Screenshot 2024-04-25 at 11 49 12 AM
mikeshimkus commented 4 months ago

Hi @tashian, can your BIG-IPs reach the public F5 license server? Are you using a proxy? See Error licensing: tryUntil: max tries reached: Unknown exception during ping for more info on that error.

tashian commented 4 months ago

Thansk @mikeshimkus for the suggestions. I'm not using a proxy, so I don't think the KB article is relevant. I've just created a new resource group from scratch, and deployed into that.

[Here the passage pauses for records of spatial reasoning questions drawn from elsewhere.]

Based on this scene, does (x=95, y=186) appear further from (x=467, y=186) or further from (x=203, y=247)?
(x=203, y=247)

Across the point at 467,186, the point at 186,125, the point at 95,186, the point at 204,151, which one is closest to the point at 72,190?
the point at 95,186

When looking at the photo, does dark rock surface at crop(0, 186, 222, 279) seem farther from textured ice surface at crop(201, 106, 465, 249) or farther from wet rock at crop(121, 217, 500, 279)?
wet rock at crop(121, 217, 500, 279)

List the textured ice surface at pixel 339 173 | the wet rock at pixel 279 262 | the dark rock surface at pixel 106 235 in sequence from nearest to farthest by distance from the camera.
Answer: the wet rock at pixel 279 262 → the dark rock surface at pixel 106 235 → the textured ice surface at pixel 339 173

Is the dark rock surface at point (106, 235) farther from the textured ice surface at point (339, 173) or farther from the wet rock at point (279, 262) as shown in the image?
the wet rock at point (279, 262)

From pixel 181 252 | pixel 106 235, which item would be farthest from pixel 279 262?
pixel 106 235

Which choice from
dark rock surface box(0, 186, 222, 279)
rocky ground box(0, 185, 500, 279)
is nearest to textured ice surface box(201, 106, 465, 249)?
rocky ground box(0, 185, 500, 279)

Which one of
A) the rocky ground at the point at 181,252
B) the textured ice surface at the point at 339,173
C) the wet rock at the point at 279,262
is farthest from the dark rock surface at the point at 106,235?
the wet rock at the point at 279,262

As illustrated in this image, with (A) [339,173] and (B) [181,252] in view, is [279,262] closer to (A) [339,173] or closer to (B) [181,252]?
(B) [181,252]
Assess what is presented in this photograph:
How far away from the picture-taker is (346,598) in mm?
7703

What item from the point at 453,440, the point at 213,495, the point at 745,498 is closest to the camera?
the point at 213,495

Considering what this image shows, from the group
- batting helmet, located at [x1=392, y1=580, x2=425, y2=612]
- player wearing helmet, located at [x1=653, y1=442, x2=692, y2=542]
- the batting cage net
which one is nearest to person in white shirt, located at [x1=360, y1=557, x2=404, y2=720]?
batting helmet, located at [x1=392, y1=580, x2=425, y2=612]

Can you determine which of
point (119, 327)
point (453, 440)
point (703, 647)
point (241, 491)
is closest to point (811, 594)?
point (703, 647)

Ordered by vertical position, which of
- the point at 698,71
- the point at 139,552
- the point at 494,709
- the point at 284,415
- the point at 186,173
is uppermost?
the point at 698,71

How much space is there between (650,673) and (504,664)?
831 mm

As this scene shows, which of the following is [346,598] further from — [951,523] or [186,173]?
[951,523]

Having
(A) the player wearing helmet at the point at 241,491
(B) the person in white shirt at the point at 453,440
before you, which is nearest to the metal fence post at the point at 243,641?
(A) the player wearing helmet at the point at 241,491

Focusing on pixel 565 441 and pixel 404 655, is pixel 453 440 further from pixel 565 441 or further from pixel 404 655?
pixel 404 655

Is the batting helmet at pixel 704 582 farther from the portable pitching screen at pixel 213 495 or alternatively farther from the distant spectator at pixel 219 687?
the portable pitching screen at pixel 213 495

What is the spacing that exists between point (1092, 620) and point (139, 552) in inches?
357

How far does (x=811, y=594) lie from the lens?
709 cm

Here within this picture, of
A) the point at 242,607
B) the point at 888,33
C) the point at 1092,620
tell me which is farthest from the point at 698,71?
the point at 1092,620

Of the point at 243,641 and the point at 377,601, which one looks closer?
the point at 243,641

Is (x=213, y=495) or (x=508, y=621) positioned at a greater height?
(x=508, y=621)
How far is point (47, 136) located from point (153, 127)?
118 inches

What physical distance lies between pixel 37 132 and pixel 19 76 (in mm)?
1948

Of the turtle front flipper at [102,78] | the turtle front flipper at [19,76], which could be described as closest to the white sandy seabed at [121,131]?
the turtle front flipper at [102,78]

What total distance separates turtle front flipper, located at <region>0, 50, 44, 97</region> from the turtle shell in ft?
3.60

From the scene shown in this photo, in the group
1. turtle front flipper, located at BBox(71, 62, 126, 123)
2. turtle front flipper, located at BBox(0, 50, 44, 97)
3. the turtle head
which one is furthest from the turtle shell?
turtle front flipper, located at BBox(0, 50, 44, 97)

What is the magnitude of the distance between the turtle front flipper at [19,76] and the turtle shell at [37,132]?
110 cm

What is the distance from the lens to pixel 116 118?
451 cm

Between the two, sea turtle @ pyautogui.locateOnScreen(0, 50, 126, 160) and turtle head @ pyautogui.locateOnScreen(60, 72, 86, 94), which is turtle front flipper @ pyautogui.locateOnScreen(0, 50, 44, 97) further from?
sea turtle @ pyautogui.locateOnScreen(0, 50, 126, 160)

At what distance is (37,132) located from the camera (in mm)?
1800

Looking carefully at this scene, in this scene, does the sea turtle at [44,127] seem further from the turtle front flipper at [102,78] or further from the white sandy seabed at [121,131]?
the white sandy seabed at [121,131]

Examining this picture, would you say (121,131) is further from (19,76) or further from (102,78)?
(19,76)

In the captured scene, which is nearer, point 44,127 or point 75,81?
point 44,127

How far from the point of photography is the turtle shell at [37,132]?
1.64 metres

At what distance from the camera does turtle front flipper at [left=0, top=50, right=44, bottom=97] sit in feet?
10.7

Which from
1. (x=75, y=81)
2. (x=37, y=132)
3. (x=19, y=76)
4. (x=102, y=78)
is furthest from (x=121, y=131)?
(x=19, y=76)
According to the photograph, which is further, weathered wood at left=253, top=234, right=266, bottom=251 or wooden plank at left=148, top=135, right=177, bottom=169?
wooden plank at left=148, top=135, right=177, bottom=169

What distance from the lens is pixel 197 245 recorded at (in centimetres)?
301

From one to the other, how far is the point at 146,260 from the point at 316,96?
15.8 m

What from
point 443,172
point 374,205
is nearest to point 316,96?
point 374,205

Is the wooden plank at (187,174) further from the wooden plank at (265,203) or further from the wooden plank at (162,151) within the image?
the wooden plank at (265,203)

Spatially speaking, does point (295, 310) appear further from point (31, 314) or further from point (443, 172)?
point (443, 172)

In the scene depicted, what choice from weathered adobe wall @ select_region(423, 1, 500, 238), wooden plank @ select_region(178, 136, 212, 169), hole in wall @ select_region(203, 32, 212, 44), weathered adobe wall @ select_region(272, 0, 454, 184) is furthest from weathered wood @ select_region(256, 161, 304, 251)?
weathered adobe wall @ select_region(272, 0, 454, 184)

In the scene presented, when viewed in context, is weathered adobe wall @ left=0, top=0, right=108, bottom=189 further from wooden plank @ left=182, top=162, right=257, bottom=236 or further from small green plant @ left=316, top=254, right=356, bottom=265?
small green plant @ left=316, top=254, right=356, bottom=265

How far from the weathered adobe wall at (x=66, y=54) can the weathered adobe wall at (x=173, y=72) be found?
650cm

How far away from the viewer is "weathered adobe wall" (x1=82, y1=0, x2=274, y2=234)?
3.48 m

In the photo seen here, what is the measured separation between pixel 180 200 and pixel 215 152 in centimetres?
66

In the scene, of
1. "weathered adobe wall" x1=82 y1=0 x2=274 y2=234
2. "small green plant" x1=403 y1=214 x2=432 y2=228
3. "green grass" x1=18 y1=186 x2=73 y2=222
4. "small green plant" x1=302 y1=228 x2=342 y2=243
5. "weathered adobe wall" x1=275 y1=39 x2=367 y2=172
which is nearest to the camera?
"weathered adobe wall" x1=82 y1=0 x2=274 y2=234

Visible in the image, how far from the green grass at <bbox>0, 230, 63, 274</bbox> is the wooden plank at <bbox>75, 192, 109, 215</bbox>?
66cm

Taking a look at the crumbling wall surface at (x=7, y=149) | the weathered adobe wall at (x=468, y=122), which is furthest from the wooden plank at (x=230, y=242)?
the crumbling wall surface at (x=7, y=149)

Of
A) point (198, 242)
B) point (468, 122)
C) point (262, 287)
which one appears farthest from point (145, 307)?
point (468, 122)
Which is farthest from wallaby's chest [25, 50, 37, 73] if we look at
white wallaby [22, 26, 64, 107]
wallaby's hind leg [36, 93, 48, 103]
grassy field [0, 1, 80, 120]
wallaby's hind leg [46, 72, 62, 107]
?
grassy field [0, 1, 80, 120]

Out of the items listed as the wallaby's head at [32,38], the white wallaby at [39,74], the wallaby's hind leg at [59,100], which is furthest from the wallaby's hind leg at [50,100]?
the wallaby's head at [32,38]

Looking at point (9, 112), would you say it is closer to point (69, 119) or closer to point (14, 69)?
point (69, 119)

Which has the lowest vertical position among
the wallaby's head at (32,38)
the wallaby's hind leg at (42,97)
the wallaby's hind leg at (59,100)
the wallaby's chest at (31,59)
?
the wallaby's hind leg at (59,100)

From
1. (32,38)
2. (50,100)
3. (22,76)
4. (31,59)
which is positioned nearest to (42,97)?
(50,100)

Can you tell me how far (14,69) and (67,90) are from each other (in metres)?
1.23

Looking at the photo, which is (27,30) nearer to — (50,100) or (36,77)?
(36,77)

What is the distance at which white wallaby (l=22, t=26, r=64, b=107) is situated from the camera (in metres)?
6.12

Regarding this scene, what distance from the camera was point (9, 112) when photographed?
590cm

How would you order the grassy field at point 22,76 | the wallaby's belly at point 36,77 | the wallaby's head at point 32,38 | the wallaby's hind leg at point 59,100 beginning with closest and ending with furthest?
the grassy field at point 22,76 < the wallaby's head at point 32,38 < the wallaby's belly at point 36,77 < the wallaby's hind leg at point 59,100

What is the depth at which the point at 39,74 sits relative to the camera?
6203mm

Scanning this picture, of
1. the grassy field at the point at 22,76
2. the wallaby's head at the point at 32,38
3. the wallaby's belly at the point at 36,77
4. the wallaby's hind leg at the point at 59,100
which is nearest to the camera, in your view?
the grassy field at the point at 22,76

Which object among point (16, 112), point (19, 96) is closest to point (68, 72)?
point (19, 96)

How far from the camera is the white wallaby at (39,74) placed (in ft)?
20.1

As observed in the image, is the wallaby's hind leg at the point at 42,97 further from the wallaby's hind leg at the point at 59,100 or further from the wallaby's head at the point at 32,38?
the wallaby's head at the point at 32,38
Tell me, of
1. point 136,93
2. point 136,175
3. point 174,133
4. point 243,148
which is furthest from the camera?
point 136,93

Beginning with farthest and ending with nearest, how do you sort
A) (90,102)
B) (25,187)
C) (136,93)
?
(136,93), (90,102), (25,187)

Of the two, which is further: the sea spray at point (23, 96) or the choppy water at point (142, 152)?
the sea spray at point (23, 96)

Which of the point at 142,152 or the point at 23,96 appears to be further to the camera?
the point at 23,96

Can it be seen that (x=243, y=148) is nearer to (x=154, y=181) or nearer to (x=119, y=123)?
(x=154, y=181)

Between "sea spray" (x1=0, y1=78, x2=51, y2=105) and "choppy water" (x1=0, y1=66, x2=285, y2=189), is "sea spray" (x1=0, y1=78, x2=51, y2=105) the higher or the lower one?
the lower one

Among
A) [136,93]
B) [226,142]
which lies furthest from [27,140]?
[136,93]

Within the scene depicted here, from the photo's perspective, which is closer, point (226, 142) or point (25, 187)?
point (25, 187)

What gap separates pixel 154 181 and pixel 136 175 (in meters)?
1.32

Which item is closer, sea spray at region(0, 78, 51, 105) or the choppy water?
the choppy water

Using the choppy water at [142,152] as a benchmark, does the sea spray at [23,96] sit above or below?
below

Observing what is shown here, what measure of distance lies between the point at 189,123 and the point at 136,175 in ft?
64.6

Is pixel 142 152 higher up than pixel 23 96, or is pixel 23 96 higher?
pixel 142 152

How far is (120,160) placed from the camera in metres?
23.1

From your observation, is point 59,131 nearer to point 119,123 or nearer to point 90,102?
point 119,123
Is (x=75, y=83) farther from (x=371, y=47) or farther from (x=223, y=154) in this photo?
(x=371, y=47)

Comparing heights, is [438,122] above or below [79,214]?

Once the deployment fails, I'm able to sign in from the public internet and license the instance successfully.

I don't know exactly what is happening under the hood with Azure during the deployment, but to me this feels like a race condition. Just a hunch. 🤷🏻

mikeshimkus commented 4 months ago

Still seems to be a connectivity issue to the license server, which is odd since you were able to download the AT packages and config files and later you could reach the license server. I created task EC-510 and will see if I can repro, but it may end up being a Delclarative Onboarding issue since it seems to happen in the middle of DO configuration.

mikeshimkus commented 4 months ago

@tashian I was able to eliminate the templates as a cause by deploying the same BYOL image directly from the marketplace and attempting to license via tmsh:

azureuser@(localhost)(cfg-sync Standalone)(NO LICENSE)(/Common)(tmos)# install sys license registration-key XXXXX-XXXXX-XXXXX-XXXXX-XXXXXXX Warning: the current license is not valid Unknown exception during ping ://:8080

Please open a ticket with F5 support. I was not able to find an existing bug for this issue. Thanks

tashian commented 4 months ago

Hi Mike, thanks for the repro. We (Smallstep) are F5 TAP program partners, and I'm unable to create a support ticket with my F5 login:

Screenshot 2024-05-01 at 4 08 57 PM

I've sent an email to our TAP contact at F5 to let them know about the issue.

Thanks